The concept of resolution enhancement using high-resolution structured illumination is schematically diagrammed in Figure 8. Two line patterns are shown superimposed (multiplied) in Figure 8(a) to produce moiré fringes that are manifested as nearly vertical stripes in the overlap region. If the specimen structure is viewed in reciprocal space (in effect, the Fourier transform), as presented by a circle having a radius of 2NA/λ in Figure 8(b), low resolution information resides near the origin, while the higher resolution information is distributed outward approaching the boundaries of the circle (approximating the diffraction limit of about 200 nanometers). Therefore, the circle in Figure 8(b) denotes the observable region of reciprocal space defining specimen details available with a conventional diffraction-limited fluorescence microscope.
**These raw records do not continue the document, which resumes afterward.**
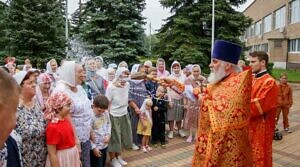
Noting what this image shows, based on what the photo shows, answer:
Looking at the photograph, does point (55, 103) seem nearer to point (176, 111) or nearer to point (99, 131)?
point (99, 131)

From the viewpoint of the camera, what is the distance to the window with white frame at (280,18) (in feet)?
136

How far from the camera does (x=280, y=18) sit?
43062 mm

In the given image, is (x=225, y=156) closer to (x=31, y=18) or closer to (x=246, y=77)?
(x=246, y=77)

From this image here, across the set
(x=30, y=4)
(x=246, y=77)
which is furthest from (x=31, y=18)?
(x=246, y=77)

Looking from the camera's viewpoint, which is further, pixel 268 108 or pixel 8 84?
pixel 268 108

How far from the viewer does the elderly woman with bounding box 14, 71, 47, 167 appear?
130 inches

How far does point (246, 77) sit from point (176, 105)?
15.8 feet

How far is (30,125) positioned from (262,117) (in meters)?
2.74

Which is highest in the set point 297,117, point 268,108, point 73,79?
point 73,79

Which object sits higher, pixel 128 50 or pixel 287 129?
pixel 128 50

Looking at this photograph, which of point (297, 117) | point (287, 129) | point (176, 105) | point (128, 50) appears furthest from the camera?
point (128, 50)

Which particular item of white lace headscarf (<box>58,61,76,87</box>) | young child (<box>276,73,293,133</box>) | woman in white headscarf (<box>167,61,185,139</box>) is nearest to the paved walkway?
woman in white headscarf (<box>167,61,185,139</box>)

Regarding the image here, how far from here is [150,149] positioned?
718cm

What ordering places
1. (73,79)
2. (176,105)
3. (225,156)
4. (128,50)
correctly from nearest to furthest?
(225,156), (73,79), (176,105), (128,50)
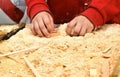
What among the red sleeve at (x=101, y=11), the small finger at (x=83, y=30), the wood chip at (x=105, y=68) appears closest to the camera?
the wood chip at (x=105, y=68)

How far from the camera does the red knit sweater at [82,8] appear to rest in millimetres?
1501

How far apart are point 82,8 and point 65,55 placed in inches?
24.9

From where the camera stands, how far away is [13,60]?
1.12 meters

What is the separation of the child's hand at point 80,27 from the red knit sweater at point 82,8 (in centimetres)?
3

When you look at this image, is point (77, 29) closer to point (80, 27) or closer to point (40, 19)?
point (80, 27)

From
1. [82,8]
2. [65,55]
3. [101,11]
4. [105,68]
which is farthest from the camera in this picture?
[82,8]

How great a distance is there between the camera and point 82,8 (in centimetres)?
171

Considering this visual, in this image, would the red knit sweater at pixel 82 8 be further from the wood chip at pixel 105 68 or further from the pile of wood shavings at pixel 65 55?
the wood chip at pixel 105 68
Structured illumination does not alter this physically observable region, however, it relocates new information into the region from higher spatial frequencies that would normally be excluded.
In the simplest example, an illumination structure that consists of a sinusoidal stripe pattern generates a Fourier transform having only three non-zero points (see Figure 8(c)). One point resides at the origin and the other two are offset from the origin in a direction that is defined by the orientation of the grid pattern and by a distance proportional to the inverse line spacing of the grid. When the specimen is illuminated by structured light generated by the grid pattern, moiré fringes will appear that represent information that has changed position in reciprocal space. In addition to the normal diffraction-limited specimen information, the observable region now contains new high frequency information that originates in the two offset regions as illustrated in Figure 8(d). The regions of the offset circles in Figure 8(d) that fall outside the central circle represent new information that is not accessible with a conventional microscope. If a sequence of such images with different grid orientation and phase is produced (Figure 8(e)), information can be recovered from an area twice the size of the normally observable region to increase lateral resolution by a factor of two.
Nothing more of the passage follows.